James Aune’s apparent suicide this week at Texas A&M University stunned the campus and the broader academic community – especially rhetoricians, among whom he was a leading scholar.

Since Tuesday, when 59-year-old Aune died after jumping from a campus parking garage, students and colleagues have remembered him on social networking pages and in news accounts as a dedicated teacher and mentor possessing both a vibrant personality and mastery of written and oral language, not someone who outwardly demonstrated mental health issues.

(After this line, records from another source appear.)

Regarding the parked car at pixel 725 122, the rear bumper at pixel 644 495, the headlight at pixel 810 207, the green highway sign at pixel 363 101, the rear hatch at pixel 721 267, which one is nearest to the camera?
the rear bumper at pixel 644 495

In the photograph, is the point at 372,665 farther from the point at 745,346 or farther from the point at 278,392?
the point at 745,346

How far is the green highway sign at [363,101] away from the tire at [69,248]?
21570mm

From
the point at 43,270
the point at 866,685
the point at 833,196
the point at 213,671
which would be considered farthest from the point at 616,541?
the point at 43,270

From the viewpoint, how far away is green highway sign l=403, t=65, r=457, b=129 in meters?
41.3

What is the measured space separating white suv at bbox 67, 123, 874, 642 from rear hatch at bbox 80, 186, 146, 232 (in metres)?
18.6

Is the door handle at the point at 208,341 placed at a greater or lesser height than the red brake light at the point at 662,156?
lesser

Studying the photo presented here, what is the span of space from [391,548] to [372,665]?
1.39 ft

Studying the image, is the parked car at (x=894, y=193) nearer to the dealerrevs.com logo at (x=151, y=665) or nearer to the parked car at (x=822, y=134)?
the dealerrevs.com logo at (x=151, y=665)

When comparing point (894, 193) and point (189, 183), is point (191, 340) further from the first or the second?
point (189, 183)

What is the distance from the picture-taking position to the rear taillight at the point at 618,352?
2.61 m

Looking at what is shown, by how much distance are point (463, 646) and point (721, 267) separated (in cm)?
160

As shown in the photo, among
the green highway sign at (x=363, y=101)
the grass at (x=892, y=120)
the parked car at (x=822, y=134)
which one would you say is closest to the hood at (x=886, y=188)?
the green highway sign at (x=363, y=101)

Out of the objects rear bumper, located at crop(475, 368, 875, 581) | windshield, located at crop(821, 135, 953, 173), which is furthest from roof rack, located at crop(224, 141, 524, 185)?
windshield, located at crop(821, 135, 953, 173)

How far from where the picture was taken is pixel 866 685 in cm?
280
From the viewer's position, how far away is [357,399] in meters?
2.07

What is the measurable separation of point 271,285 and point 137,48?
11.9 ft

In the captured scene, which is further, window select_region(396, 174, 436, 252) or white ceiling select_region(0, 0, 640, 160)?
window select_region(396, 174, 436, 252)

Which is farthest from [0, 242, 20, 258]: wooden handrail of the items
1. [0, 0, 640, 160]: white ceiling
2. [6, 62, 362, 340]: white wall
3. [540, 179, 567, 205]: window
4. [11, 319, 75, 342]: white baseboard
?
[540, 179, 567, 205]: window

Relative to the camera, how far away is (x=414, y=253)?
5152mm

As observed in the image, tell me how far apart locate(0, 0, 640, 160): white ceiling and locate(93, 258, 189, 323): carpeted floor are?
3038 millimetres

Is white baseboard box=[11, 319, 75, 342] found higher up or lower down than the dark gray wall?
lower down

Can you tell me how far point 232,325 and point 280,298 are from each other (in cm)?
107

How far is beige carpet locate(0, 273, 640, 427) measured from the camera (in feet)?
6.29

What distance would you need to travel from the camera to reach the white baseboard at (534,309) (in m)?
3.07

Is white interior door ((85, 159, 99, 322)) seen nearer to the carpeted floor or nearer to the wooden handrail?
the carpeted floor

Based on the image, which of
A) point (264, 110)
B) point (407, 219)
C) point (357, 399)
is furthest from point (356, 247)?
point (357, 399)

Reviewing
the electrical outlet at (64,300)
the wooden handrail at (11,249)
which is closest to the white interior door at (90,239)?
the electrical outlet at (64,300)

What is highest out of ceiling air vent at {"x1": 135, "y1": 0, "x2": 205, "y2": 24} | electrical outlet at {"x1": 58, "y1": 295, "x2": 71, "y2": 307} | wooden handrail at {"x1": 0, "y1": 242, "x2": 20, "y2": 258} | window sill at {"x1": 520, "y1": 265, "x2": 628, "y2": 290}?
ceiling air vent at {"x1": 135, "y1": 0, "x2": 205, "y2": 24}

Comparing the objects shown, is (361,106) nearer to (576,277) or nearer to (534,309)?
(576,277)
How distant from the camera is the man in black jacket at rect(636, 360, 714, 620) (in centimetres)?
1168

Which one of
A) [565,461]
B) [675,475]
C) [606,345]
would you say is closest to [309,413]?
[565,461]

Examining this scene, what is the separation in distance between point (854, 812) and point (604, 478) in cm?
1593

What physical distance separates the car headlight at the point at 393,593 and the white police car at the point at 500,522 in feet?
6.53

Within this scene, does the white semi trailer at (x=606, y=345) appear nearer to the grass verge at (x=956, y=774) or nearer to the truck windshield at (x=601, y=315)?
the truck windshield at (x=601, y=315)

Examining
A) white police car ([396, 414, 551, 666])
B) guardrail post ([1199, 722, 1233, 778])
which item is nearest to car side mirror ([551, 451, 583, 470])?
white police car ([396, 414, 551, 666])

"My favorite of many great professors in the [communications department] at TAMU, Jim was always an inspiration through his wit, candor, curiosity, and generosity," reads one post on a memorial website. "As a grad student, I knew I wanted to think and teach like him; he taught me so much. At the bottom of one paper I turned in, he wrote: 'Thanks. I learned a lot.' I've never seen such a kind comment on an essay, and I'll never forget it. Nor Jim."

Moreover, Aune was a tenured faculty member and chair of the department of communications – that is, someone obviously accomplished and removed from many of the stressors associated with a younger professor’s career trajectory.


Full article.

5 comments:

  1. "Researchers say it’s hard for a variety of reasons to determine the statistical significance of professor suicides." Your death was not statistically significant at a .05 level. Really?!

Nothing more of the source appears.